While previous years have been focused on the negative aspects of black history, this year, Sankofa is putting the spotlight on the positive aspects of black history through dance, acting and music.
Sankofa means “Go back and get it” in Twi, a language of Ghana.
“Sankofa is a bird. It has its belly facing forward but its head turning back because it’s literally supposed to symbolize looking back on our past to go forward to our future,” senior Jared Christopher said. This is Christopher’s third year participating in Sankofa, and he is a drama leader and an actor in the production.
This year, the show’s theme is “Black Excellence.”
Sankofa adviser and art teacher Keaf Holliday said he got the inspiration for the theme from Dr. David Glasner, superintendent. “I was opening up my email, and I saw where Dr. Glasner had wrote this real interesting email about African Americans, closing the gap and doing more to support black excellence” he said.
Holliday has been advising the student-run group for 14 years, but has been involved in Sankofa for 17 years.

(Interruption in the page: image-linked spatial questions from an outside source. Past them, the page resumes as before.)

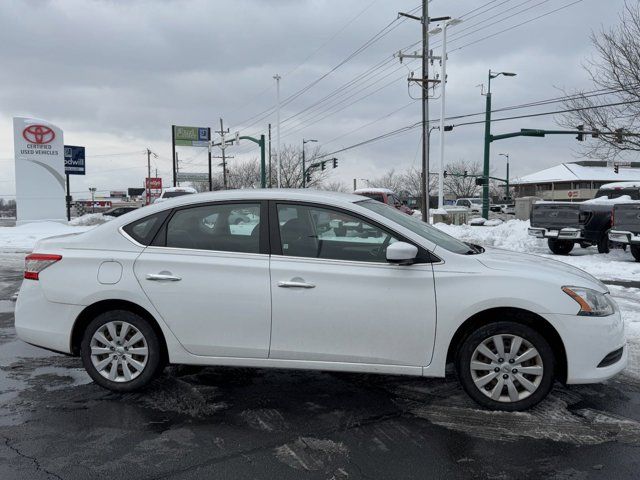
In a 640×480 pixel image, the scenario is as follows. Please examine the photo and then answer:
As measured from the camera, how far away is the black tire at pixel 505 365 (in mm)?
3893

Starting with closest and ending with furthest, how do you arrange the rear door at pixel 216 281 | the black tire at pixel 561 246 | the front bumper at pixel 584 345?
1. the front bumper at pixel 584 345
2. the rear door at pixel 216 281
3. the black tire at pixel 561 246

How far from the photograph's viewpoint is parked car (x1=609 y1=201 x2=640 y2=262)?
41.1ft

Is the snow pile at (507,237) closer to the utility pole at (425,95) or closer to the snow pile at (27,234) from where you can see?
the utility pole at (425,95)

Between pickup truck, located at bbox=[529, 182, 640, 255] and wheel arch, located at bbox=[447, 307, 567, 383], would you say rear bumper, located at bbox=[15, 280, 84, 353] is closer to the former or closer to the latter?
wheel arch, located at bbox=[447, 307, 567, 383]

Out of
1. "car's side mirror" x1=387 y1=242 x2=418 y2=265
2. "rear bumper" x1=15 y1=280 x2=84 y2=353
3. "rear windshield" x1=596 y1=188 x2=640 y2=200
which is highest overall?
"rear windshield" x1=596 y1=188 x2=640 y2=200

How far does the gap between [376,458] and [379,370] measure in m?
0.76

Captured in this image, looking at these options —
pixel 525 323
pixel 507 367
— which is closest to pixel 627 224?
pixel 525 323

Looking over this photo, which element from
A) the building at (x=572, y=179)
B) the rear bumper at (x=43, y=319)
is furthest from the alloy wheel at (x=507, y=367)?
the building at (x=572, y=179)

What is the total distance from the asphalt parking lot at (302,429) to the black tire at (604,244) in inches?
412

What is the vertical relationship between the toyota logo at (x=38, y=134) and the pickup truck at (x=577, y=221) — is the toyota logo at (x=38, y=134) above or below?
above

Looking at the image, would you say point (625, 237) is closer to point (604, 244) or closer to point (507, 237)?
point (604, 244)

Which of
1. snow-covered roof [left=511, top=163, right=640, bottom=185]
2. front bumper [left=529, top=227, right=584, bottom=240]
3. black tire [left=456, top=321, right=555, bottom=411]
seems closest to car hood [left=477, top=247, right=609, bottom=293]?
black tire [left=456, top=321, right=555, bottom=411]

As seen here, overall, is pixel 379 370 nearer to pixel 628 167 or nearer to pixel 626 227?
pixel 626 227

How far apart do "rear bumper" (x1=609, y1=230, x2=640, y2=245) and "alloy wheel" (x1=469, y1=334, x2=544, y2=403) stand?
10.4 metres
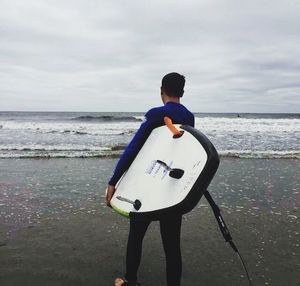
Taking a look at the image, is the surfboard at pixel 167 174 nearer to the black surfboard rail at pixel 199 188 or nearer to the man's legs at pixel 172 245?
the black surfboard rail at pixel 199 188

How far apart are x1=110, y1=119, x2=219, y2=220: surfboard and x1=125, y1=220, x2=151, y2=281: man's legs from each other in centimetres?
23

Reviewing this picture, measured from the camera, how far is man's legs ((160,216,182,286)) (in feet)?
9.64

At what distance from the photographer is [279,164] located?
11.5 metres

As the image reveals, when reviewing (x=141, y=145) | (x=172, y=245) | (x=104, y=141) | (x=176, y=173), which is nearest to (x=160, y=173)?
(x=176, y=173)

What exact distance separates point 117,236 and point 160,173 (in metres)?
2.41

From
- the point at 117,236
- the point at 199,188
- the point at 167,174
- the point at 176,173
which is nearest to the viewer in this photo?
the point at 199,188

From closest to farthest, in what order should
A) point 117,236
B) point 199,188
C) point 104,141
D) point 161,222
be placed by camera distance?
point 199,188 → point 161,222 → point 117,236 → point 104,141

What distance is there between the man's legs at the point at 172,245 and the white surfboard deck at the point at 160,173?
0.33 metres

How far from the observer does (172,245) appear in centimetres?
299

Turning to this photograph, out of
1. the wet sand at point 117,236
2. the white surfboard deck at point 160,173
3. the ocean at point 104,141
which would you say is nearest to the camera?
the white surfboard deck at point 160,173

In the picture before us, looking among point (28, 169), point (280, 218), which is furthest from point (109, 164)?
point (280, 218)

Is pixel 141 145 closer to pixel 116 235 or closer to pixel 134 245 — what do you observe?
Result: pixel 134 245

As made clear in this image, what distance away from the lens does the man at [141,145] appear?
291cm

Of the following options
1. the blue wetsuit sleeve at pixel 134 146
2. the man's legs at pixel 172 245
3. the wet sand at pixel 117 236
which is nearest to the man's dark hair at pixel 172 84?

According to junior Isaiah Findley, the show had been criticized for containing harsh content in previous shows, so the leaders of Sankofa decided to, “not look at the negative things that have happened to our people in history, and more of the positive things we have achieved in the past decades.”

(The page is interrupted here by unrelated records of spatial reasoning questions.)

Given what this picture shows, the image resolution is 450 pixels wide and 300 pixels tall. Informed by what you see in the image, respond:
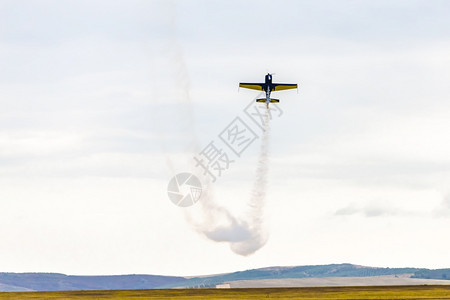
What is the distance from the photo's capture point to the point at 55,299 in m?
163

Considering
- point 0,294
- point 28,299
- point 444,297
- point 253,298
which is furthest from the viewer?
point 0,294

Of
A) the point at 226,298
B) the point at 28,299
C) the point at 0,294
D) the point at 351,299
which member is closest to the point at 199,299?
the point at 226,298

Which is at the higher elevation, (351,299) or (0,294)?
(0,294)

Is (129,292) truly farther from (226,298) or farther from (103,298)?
(226,298)

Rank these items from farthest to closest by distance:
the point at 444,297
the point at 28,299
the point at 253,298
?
1. the point at 28,299
2. the point at 253,298
3. the point at 444,297

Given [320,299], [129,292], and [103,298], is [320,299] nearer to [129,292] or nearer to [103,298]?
[103,298]

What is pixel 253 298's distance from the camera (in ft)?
506

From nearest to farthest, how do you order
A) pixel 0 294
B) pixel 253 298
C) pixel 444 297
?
pixel 444 297 < pixel 253 298 < pixel 0 294

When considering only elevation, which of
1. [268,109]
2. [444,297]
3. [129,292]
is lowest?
[444,297]

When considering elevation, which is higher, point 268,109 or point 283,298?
point 268,109

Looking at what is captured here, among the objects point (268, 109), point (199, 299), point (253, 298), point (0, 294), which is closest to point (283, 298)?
point (253, 298)

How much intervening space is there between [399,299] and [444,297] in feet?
26.0

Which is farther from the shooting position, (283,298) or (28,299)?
(28,299)

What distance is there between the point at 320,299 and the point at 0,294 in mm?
81538
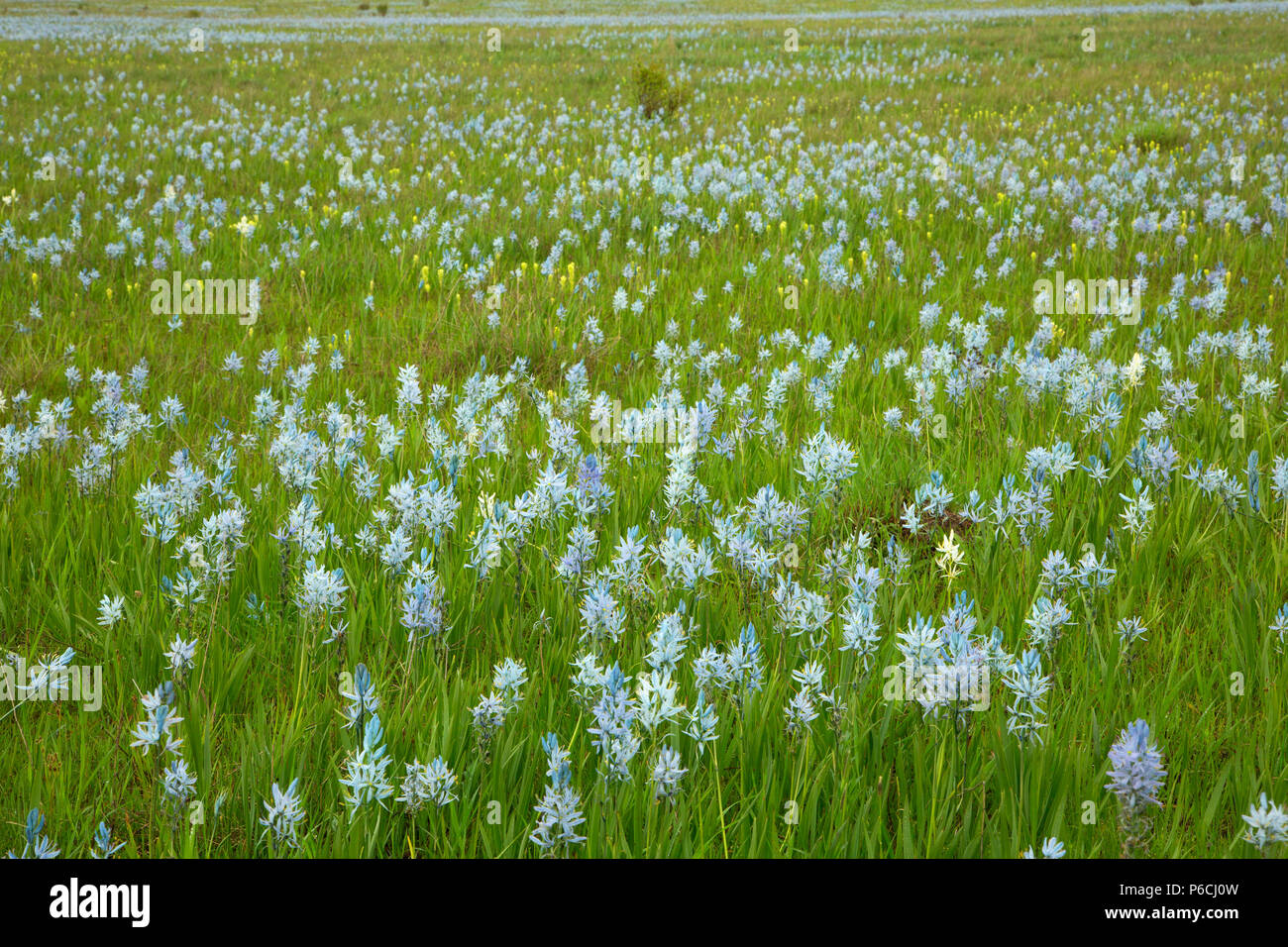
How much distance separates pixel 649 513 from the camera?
12.1 ft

Findley has participated in Sankofa for three years, and he is currently a task leader in acting, singing and dancing. He directs and blocks for acting, is a vocal support for singers and choreographs for dancers.
“We’re kind of talking about how people overcome something that happened throughout the entire 1900s and all the way up until nowadays,” Christopher said. “The show itself is a lot of different scenes and ideas, because they’re describing different events that happened, but they all come together in one specific way.
“I think we need to help [the younger generation] remember these African-American heros, so that they can see that there’s a rich heritage to their history,” Holliday said.
“A lot of this stuff can really help the students going on, because we’re kind of giving advice and informing them on what we can do in our world to achieve,” Christopher said. “With the theme being black excellence, it also helps us find a way to use our excellence to achieve something great.”
Holliday also wanted to portray how labels do not define a person. “The labels that African Americans have aren’t true” he said. “For African Americans, to just see themselves more than the labels that are portrayed in the media — we’re beyond just the rappers and the thugs.”
To depict this idea, Holliday said that the group was doing a tribute to Sankofa alumni who have done significant things since they have graduated.
One example he gave was Romero Smith (’08) who participated in Sankofa for one year. Smith is a professional animator who has worked on movies such as Men In Black International, Avengers: Endgame, Star Wars: The Rise of Skywalker and more.
Since 1998, Sankofa has been staged annually in February to honor Black History Month. This year, Sankofa will take place Feb. 28-29, and tickets will be sold during lunch periods for $8.
Findley said, “I think that this show is just going to be really big and in your face and a fun time.”